8 thoughts on “Drug Trial FOMO

  1. Josie says:

    I came across your blog and i couldnt stop reading. I take care of my husbands grandmother who has ALS. Your hope is contagious. Your bravery is beautiful. Literally. You are beautiful. As long as you write, i will continue to read. Thank you so much. I needed this. Love, from Michigan.


    • howilivewithals says:

      Thanks so much for the kind words! Let me know if you ever have any questions or topics you want me to address. I hope you know that the work you do as a caregiver is the most beautiful expression of selfless love.


  2. moxiemann says:

    Wow…Thank you, Rachel. I am going to print, and frame these, and hang them up. I run a B&B, so hundreds of people will see them. This is a great thing, honest, clean, brave.


  3. Cynthia Dixon says:

    Hello… you give me hope… it comes and goes. Your article has helped me today. Do you mind sharing the treatment you thought would be a cure in April? Have you researched Brainstorm – stem cell theraphy? Im following them and they seem to be making great strides.
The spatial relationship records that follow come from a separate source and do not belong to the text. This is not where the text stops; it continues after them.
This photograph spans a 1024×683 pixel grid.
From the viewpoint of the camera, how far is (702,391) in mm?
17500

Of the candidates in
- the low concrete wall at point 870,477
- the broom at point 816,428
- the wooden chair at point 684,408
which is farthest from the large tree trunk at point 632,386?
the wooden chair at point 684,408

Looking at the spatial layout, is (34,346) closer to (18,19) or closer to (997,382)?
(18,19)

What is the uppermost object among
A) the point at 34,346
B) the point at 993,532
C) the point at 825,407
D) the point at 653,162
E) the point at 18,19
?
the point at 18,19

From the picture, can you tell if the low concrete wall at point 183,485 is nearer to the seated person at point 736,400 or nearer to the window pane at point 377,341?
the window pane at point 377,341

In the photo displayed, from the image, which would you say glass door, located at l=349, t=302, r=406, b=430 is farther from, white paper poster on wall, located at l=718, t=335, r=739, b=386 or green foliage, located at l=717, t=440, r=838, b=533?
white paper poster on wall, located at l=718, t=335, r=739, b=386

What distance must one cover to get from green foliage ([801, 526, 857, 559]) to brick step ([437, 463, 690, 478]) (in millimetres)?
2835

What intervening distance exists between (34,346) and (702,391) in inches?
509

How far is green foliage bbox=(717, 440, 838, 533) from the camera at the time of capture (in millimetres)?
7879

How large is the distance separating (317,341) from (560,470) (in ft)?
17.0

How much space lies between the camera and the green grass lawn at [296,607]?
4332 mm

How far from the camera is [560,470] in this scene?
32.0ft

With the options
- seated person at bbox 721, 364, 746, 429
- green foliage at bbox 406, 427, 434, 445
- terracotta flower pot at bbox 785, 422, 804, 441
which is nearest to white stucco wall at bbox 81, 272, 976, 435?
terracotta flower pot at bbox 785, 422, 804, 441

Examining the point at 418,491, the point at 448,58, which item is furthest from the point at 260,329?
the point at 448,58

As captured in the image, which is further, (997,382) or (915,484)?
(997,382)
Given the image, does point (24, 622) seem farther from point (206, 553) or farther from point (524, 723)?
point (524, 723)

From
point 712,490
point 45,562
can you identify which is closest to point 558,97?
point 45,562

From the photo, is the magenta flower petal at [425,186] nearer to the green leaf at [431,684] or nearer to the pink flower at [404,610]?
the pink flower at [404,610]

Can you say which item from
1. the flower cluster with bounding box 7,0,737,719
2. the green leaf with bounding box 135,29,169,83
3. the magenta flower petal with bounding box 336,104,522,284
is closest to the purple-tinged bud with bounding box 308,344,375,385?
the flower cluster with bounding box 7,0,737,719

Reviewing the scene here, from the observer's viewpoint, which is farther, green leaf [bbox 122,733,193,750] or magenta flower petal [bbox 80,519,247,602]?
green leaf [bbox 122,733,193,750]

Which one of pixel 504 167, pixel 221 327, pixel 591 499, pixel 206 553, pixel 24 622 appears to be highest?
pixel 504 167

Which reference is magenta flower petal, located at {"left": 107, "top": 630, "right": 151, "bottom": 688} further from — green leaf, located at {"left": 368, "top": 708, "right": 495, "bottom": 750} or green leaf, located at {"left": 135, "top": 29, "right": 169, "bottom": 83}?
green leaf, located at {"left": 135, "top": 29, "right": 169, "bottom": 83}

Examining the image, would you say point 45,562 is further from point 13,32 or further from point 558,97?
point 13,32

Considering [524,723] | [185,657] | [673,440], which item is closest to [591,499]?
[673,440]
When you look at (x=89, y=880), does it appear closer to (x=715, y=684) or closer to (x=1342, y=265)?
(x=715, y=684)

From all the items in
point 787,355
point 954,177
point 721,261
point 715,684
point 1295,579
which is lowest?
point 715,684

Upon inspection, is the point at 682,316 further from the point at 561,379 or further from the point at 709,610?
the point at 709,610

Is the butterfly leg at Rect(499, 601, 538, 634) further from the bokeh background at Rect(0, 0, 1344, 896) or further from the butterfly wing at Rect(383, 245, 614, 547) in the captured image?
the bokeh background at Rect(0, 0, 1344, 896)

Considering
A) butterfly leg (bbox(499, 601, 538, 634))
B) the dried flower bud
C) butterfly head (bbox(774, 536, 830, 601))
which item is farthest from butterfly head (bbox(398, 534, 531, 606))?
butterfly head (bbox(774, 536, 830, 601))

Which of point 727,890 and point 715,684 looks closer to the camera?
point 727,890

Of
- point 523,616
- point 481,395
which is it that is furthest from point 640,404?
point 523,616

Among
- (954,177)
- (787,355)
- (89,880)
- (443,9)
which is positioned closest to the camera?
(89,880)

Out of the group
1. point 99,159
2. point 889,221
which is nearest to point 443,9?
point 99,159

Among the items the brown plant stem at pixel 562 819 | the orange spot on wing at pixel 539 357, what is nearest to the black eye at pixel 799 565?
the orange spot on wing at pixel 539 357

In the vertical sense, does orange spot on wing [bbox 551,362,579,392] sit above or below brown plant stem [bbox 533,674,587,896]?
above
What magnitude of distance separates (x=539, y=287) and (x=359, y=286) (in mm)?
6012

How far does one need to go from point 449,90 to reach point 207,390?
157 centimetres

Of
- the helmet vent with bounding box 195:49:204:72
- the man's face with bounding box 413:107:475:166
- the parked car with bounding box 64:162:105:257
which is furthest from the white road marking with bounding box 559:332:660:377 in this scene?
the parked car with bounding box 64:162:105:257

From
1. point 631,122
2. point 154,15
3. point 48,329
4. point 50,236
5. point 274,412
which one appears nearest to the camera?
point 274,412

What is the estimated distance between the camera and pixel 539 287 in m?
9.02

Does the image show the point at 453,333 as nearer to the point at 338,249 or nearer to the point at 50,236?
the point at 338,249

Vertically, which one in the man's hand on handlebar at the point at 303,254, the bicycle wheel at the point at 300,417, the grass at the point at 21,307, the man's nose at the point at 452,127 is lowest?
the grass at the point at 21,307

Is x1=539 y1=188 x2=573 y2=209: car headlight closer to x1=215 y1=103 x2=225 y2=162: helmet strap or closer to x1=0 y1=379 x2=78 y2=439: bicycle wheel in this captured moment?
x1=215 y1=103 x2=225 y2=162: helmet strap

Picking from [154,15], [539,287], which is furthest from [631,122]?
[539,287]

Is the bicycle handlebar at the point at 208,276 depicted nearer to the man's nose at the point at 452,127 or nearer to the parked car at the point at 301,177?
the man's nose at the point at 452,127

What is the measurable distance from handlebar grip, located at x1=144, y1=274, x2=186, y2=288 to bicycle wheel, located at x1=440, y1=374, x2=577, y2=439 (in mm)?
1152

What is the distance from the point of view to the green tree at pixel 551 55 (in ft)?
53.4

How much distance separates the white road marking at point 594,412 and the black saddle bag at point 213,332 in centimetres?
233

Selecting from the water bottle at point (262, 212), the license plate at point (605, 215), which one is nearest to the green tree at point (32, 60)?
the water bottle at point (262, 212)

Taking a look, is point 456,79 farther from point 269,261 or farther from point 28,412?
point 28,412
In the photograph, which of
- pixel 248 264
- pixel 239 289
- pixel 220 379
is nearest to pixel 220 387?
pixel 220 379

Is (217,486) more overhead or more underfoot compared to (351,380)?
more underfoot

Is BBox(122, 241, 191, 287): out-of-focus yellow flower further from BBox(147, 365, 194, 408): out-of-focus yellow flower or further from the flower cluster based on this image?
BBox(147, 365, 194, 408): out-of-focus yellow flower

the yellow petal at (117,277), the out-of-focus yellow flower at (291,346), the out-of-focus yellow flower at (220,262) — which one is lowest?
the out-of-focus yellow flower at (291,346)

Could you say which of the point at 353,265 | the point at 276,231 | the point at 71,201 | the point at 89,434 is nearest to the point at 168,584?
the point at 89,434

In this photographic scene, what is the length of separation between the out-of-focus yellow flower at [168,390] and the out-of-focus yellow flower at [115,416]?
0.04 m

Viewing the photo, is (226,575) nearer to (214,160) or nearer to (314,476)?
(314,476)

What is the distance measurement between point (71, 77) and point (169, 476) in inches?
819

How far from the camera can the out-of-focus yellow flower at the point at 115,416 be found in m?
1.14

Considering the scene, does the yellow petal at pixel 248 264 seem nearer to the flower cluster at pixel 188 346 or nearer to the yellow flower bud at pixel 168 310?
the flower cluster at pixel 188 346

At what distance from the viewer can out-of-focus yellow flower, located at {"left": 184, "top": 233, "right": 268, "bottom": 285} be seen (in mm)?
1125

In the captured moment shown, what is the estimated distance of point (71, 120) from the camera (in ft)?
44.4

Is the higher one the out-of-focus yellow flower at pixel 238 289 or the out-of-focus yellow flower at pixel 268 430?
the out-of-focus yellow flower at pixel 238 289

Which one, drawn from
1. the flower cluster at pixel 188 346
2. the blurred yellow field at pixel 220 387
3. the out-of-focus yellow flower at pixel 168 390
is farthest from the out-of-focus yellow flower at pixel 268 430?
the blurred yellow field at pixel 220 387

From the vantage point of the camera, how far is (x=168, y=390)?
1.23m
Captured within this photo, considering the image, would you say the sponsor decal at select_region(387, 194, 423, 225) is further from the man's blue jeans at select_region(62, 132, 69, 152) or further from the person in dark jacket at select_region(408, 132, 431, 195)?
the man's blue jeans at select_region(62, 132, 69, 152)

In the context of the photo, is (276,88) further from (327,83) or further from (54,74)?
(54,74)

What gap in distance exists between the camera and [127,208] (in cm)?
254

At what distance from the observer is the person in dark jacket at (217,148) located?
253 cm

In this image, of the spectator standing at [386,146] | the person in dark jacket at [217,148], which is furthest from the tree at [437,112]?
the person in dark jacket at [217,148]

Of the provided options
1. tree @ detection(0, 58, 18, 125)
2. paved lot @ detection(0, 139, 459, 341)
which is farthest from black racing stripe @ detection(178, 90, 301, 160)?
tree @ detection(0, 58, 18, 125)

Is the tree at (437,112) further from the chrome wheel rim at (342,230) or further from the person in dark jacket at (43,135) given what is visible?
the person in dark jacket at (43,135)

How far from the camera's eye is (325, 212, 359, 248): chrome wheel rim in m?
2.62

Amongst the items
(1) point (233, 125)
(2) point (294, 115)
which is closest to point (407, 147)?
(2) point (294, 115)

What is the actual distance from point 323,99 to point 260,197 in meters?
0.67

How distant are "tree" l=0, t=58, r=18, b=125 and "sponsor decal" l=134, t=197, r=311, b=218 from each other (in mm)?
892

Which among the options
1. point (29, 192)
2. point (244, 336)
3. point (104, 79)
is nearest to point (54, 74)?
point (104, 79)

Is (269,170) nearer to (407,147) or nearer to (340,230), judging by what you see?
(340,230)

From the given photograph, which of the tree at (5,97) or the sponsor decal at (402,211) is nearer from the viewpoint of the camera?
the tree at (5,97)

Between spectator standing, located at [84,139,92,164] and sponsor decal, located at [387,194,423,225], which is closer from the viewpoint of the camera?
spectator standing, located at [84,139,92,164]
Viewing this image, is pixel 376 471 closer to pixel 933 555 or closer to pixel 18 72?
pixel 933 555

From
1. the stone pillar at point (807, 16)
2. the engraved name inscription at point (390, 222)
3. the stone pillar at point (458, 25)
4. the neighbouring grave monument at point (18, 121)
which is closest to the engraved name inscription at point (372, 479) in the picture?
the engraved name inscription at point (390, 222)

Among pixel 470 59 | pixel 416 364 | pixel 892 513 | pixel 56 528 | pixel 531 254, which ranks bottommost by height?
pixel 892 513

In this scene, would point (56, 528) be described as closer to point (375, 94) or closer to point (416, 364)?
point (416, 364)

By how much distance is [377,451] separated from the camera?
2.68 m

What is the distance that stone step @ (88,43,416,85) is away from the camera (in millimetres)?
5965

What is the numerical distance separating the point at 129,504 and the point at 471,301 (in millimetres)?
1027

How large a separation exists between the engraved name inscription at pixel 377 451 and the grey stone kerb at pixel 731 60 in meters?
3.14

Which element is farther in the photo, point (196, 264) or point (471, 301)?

    • howilivewithals says:

      Hearing that I gave you hope has my heart lit up like a Christmas tree! Hope can be hard to hold onto, but I don’t think we can stay sane without it. I had my eye on NP001, but I haven’t heard anything about it in a while, so I am not sure how human testing is going. I’m no longer eligible for trial participation it ends up. I have heard that the stem cell therapy you mentioned is producing phenomenal results. I don’t think the cure is a question of “if” anymore, but rather “when” 🙂


      • Cynthia Dixon says:

        Oh you have made my day!!!! NP001 is also something I have really been interested in and I am going to duke university and seeing the top neurologist and he has mentioned in NP001 as well I stem cell. You make me feel like I can’t type fast enough! I too totally believe it is not a question of ‘if’ but ‘when’ a cure is coming. And Dr. Bedlack at Duke tells me he’s never been so excited. It’s so hard to not fall into the dark pit of being afraid. I yo-yo back-and-forth between that and keep telling myself to believe and keep my faith in God. I still feel like I’m going to this for reason to help others. To show them to not give up. This has been especially hard for me because I’m a fitness instructor !! I have been so active all my life and I love always having a lot on my plate to do. I did all of our landscaping even owning my own tractor and now my legs will not hold me up. But I’m determined and I can’t tell you how wonderful it is to speak with someone like you. Thank you thank you thank you !! I hope we can continue to encourage each other . I have to admit when I got the first email and went to confirm my address it wanted me to join some organization which I’m sure is OK. But I was just hesitant to put my name out there yet on another website that will send me emails . So to receive your email has just been thrilling that you contacted me anyway !!!